**How to complete this task:**
Reproduce each of the items below word for word, omitting the pictures from your answer.

**Brief descriptive text snippets:**
========
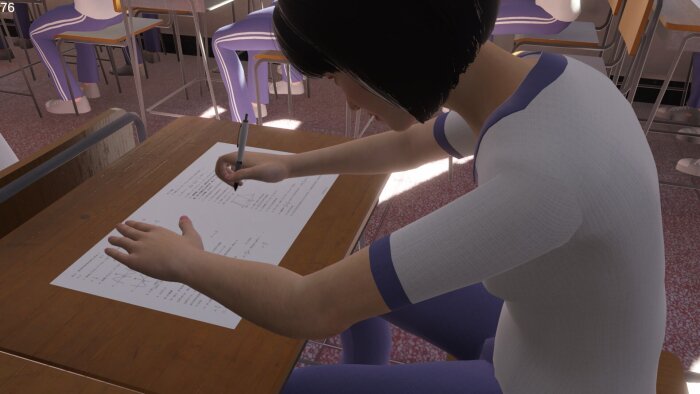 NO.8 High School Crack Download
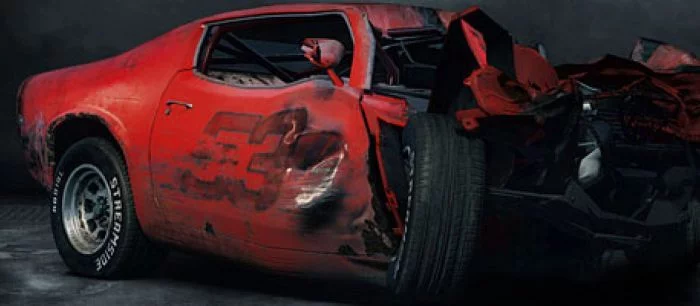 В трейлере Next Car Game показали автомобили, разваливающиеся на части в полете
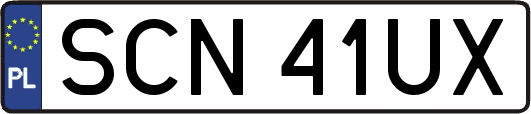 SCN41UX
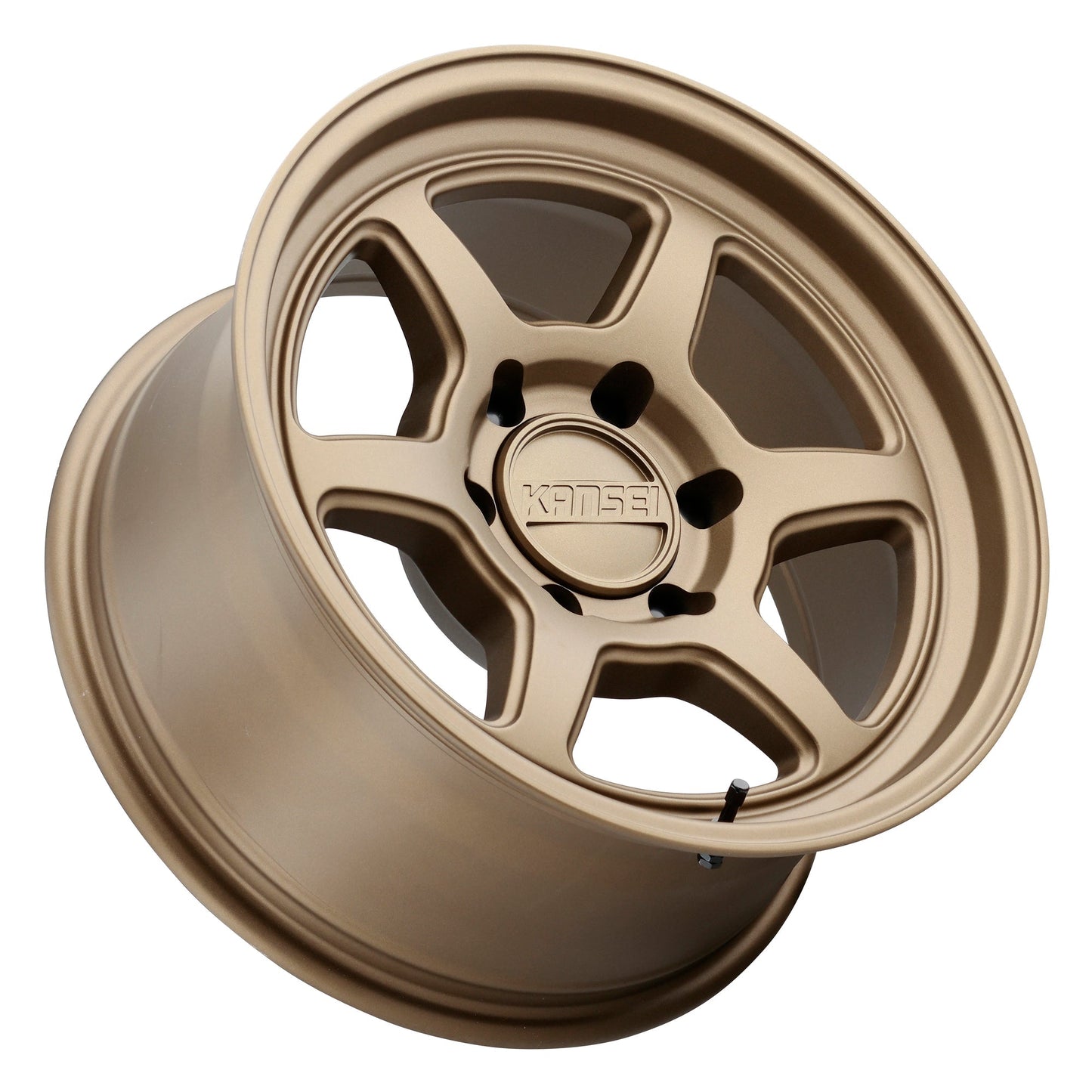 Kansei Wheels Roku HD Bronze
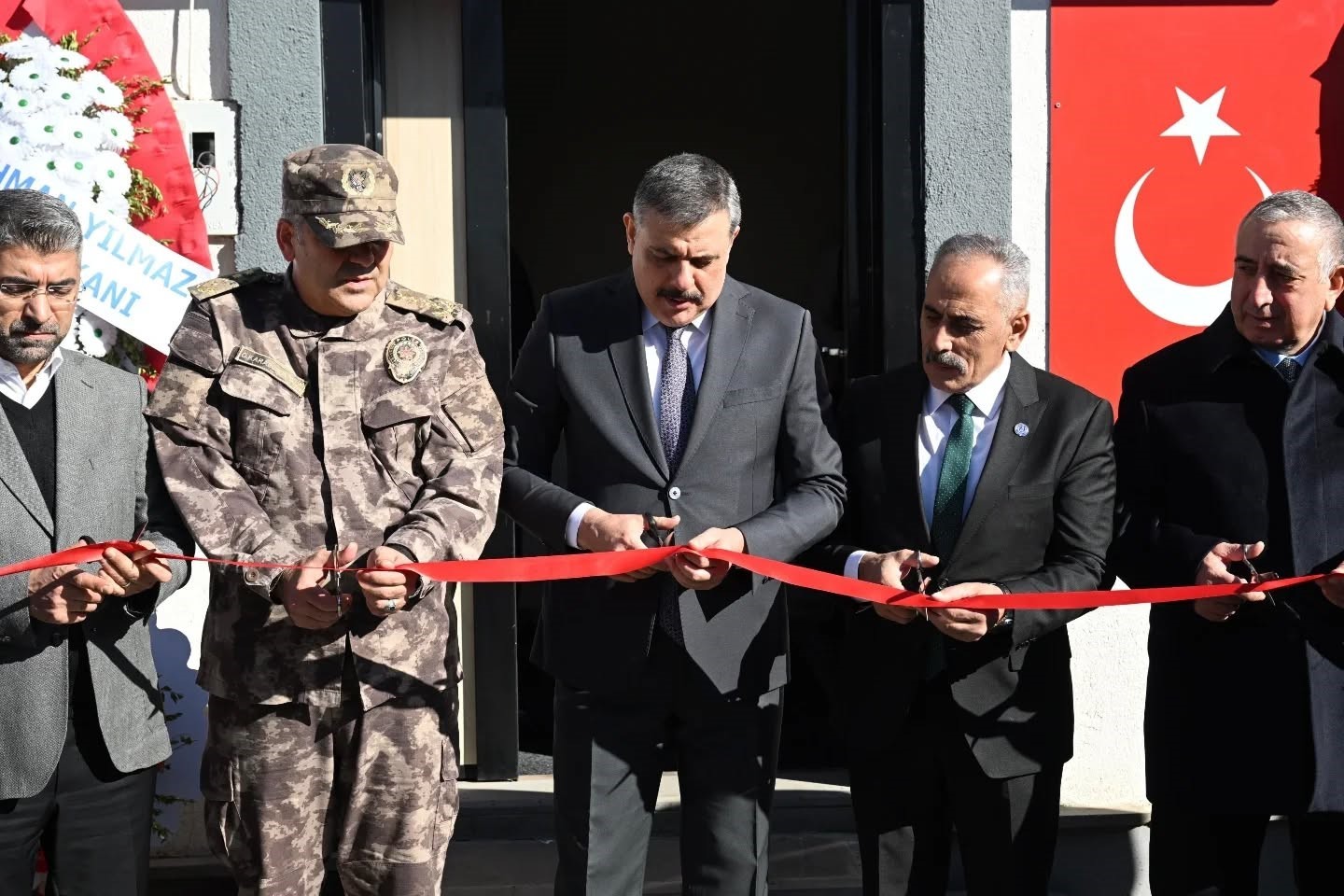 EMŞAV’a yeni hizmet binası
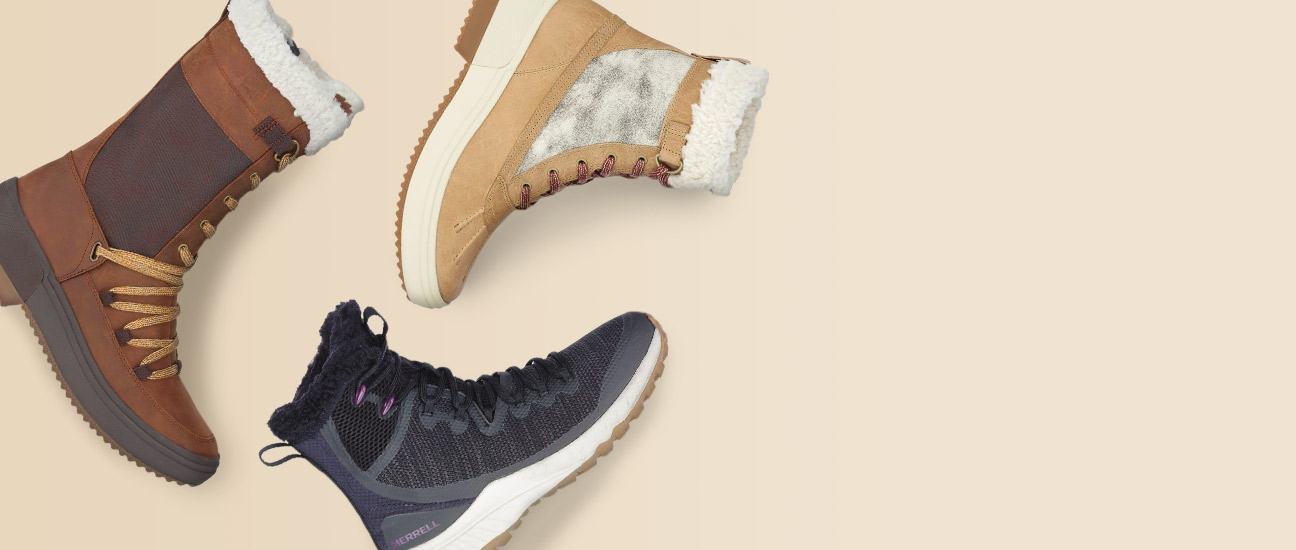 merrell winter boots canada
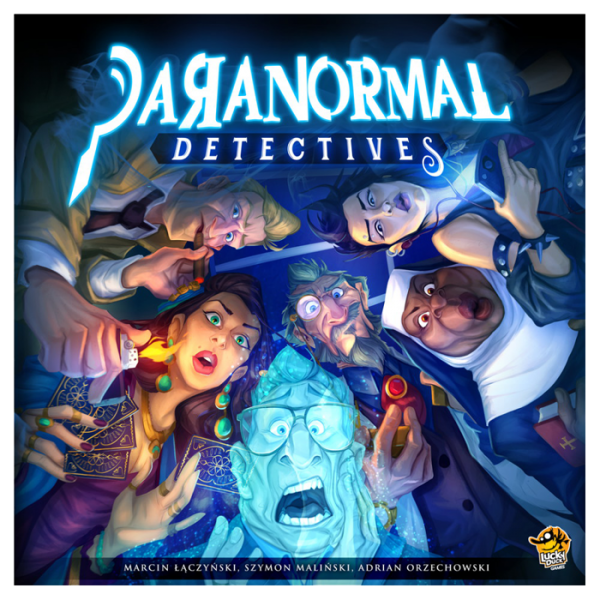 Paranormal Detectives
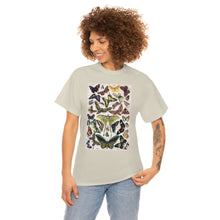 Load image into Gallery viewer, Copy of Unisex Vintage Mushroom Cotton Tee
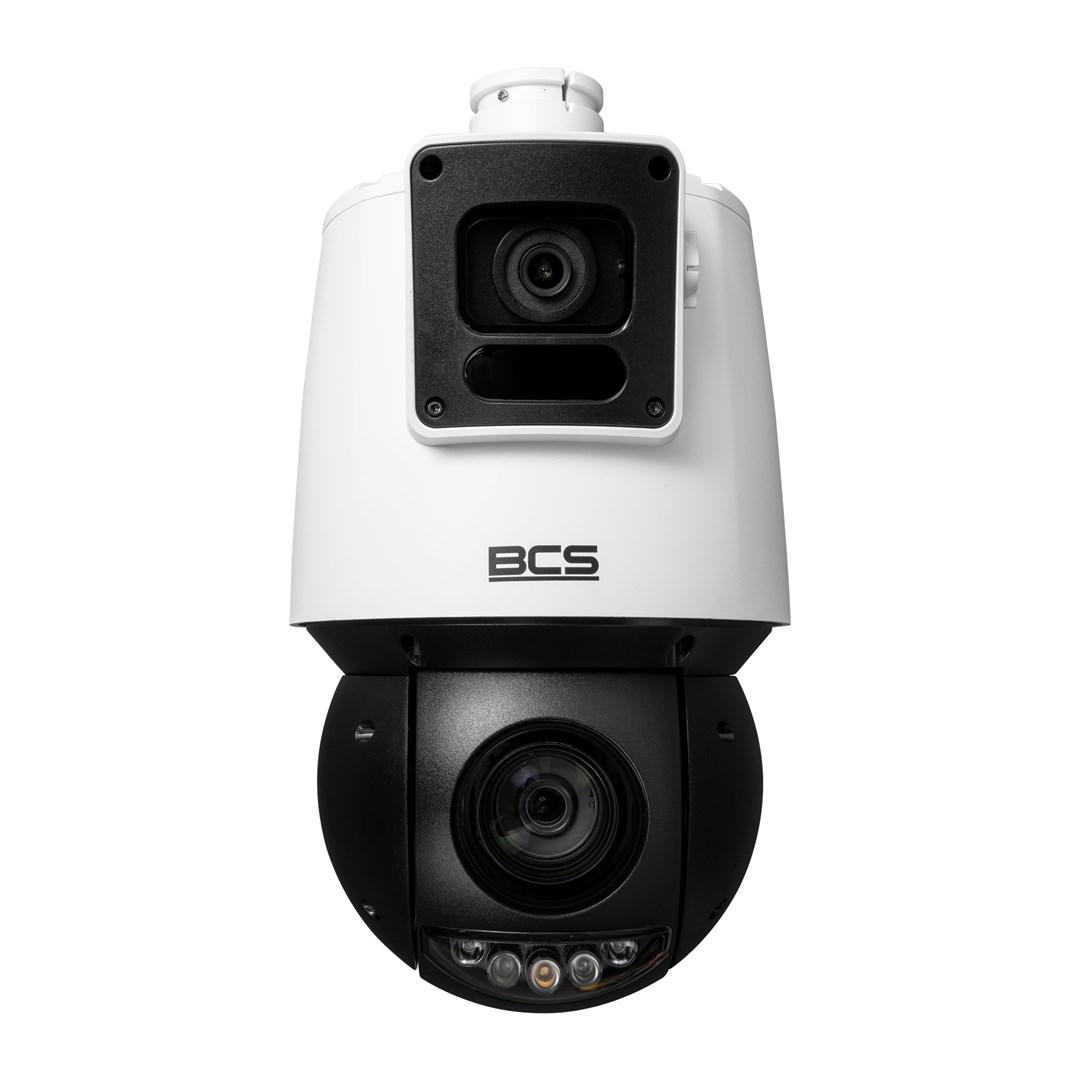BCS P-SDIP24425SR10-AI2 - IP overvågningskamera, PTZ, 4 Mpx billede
========
**Expected output:**
 NO.8 High School Crack Download
 В трейлере Next Car Game показали автомобили, разваливающиеся на части в полете
 SCN41UX
 Kansei Wheels Roku HD Bronze
 EMŞAV’a yeni hizmet binası
 merrell winter boots canada
 Paranormal Detectives
 Load image into Gallery viewer, Copy of Unisex Vintage Mushroom Cotton Tee
BCS P-SDIP24425SR10-AI2 - IP overvågningskamera, PTZ, 4 Mpx billede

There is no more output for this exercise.